Görev Yönergesi:
Girit mübadilleriyle ilgili metinden "Ümit Girit’in sularına" ile "ordusunu darmadağın etmişti." arasındaki bölümü, her iki ifade de dahil olmak üzere, hiçbir değişiklik yapmadan kopyalayın.

“Ümit” Girit Sularına Gömüldü; Girit Giritlilerin Yüreğine…
Ümit” Girit Sularına Gömüldü; Girit Giritlilerin Yüreğine…
Doç.Dr. Kemal Arı·
Her Giritlinin bağrında bir Girit yatar; Girit’in bağrında ise Ümit…
Göçmen olmak zordur; göçmeni taşımak ise yaşı yarım yüzyılın üzerine
çıkmış ihtiyar bir gemi için o ölçüde zor olmalı! Girit kendisini terk
etmek zorunda kalan Girit mübadillerinin gözyaşları içinde ufukta yitip
kalan vatanlarının adıdır; Ümit ise, zorlu bir yolculuğa başlamak için
beklerken bu yolculuğa gücü yetmeyen ve yaşlı bedenini Kandiye’nin
sularına bırakıveren bir Türk gemisi…
Sanki yazgılar, Girit’in sularında kesişmiş gibidir.
Ümit Girit’in sularına gömüldü; Girit Giritlilerin Yüreğine…
Girit’in değişik kentlerinde gündelik yaşamda çoktandır değişmeler
olmakla birlikte, 1922 yılının sonlarında adımlar daha da hızlandı.
Yürekler daha bir derinden atmaya başladı. Bir haber kulaktan kulağa
bomba gibi patlayıvermişti: Mustafa Kemal Paşa’ya bağlı ordular,
Venizolos’un Anadolu içlerine sürdüğü Yunan ordusunu darmadağın etmişti.
Türk süvarileri İzmir’e doğru ilerliyorlardı.
Şaşkınlık heyecanla yumak olmuştu; yürekleri bir duygu sarmalı sarmıştı.
Girit’te bu habere Türkler içten içe seviniyor; Rumlar “Türkler
buralara da gelirler mi?” kaygısı ve endişesini yaşıyorlardı. Meraklı
gözler haberin doğruluğunu araştırıyorlardı. Söylentiler gittikçe
kabarmış; kimi şaşırtıcı dedikoduların arasında gerçek bilgilerin de
olduğu bir süre sonra anlaşılmıştı. Müslümanlar camilerde heyecanla
duygularla dua ediyor; Rumlar endişe içinde kiliselerde istavroz
çıkarıyorlardı. Bu haberlerin ardından bütün Yunanistan’a yığın yığın
perişan Anadolulu Ortodokslar dökülmeye başladılar. Resmi çevrelerin
özene bezene saklamaya çalıştığı söylentilerin doğru olduğu bu sefalet
içindeki insan görüntülerinden anlaşılmıştı. Anadolu Rumluğu sökün
etmiş, ana kara Yunanistan’a ve Yunanistan’a bağlı adalara akıyordu…
Yürekler ağızlardaydı. Gelişmeler, bir tarihsel dönüm noktasında olduklarını zihinlerine çakıyordu.

Malzeme:

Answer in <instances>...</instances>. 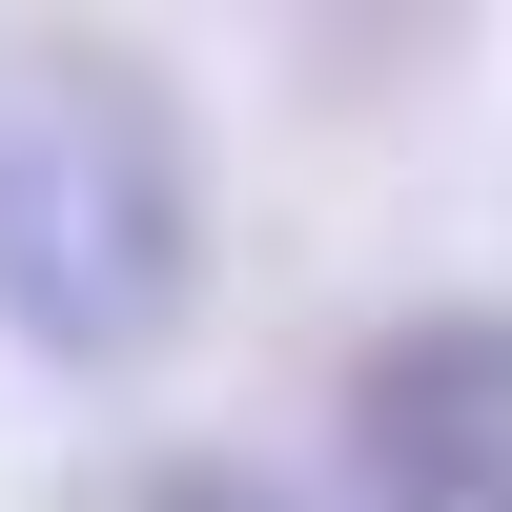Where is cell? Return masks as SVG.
Returning <instances> with one entry per match:
<instances>
[{
  "mask_svg": "<svg viewBox=\"0 0 512 512\" xmlns=\"http://www.w3.org/2000/svg\"><path fill=\"white\" fill-rule=\"evenodd\" d=\"M205 308V144L144 41H21L0 62V328L82 390L164 369Z\"/></svg>",
  "mask_w": 512,
  "mask_h": 512,
  "instance_id": "1",
  "label": "cell"
},
{
  "mask_svg": "<svg viewBox=\"0 0 512 512\" xmlns=\"http://www.w3.org/2000/svg\"><path fill=\"white\" fill-rule=\"evenodd\" d=\"M328 492L349 512H512V308L492 287L349 328V369H328Z\"/></svg>",
  "mask_w": 512,
  "mask_h": 512,
  "instance_id": "2",
  "label": "cell"
},
{
  "mask_svg": "<svg viewBox=\"0 0 512 512\" xmlns=\"http://www.w3.org/2000/svg\"><path fill=\"white\" fill-rule=\"evenodd\" d=\"M123 512H308L267 472V451H144V472H123Z\"/></svg>",
  "mask_w": 512,
  "mask_h": 512,
  "instance_id": "3",
  "label": "cell"
}]
</instances>
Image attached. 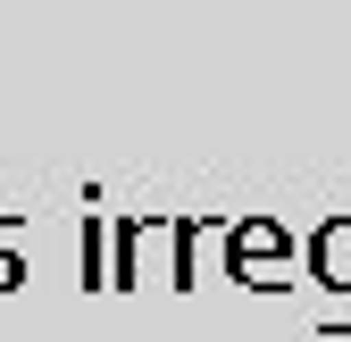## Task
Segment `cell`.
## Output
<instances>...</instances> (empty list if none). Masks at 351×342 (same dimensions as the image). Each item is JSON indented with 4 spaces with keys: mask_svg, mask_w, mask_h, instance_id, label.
<instances>
[{
    "mask_svg": "<svg viewBox=\"0 0 351 342\" xmlns=\"http://www.w3.org/2000/svg\"><path fill=\"white\" fill-rule=\"evenodd\" d=\"M310 276L326 284V292H351V218H326L318 234H310ZM351 334V309H335L326 326H318V342H343Z\"/></svg>",
    "mask_w": 351,
    "mask_h": 342,
    "instance_id": "1",
    "label": "cell"
},
{
    "mask_svg": "<svg viewBox=\"0 0 351 342\" xmlns=\"http://www.w3.org/2000/svg\"><path fill=\"white\" fill-rule=\"evenodd\" d=\"M226 250H234V284H251V292H276L285 276L268 267L276 250H293V234L276 226V218H243L234 234H226Z\"/></svg>",
    "mask_w": 351,
    "mask_h": 342,
    "instance_id": "2",
    "label": "cell"
},
{
    "mask_svg": "<svg viewBox=\"0 0 351 342\" xmlns=\"http://www.w3.org/2000/svg\"><path fill=\"white\" fill-rule=\"evenodd\" d=\"M9 234H17V218H0V292H9V284H25V267L9 259Z\"/></svg>",
    "mask_w": 351,
    "mask_h": 342,
    "instance_id": "3",
    "label": "cell"
}]
</instances>
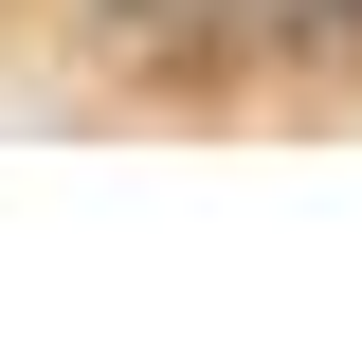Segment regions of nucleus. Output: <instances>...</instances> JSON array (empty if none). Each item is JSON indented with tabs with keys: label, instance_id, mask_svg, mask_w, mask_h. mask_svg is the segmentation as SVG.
Listing matches in <instances>:
<instances>
[{
	"label": "nucleus",
	"instance_id": "f257e3e1",
	"mask_svg": "<svg viewBox=\"0 0 362 344\" xmlns=\"http://www.w3.org/2000/svg\"><path fill=\"white\" fill-rule=\"evenodd\" d=\"M73 37L109 55L127 91H254V0H73Z\"/></svg>",
	"mask_w": 362,
	"mask_h": 344
},
{
	"label": "nucleus",
	"instance_id": "f03ea898",
	"mask_svg": "<svg viewBox=\"0 0 362 344\" xmlns=\"http://www.w3.org/2000/svg\"><path fill=\"white\" fill-rule=\"evenodd\" d=\"M254 73H290V91H362V0H254Z\"/></svg>",
	"mask_w": 362,
	"mask_h": 344
}]
</instances>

Örnek Yanıt:
Ümit Girit’in sularına gömüldü; Girit Giritlilerin Yüreğine…
Girit’in değişik kentlerinde gündelik yaşamda çoktandır değişmeler
olmakla birlikte, 1922 yılının sonlarında adımlar daha da hızlandı.
Yürekler daha bir derinden atmaya başladı. Bir haber kulaktan kulağa
bomba gibi patlayıvermişti: Mustafa Kemal Paşa’ya bağlı ordular,
Venizolos’un Anadolu içlerine sürdüğü Yunan ordusunu darmadağın etmişti.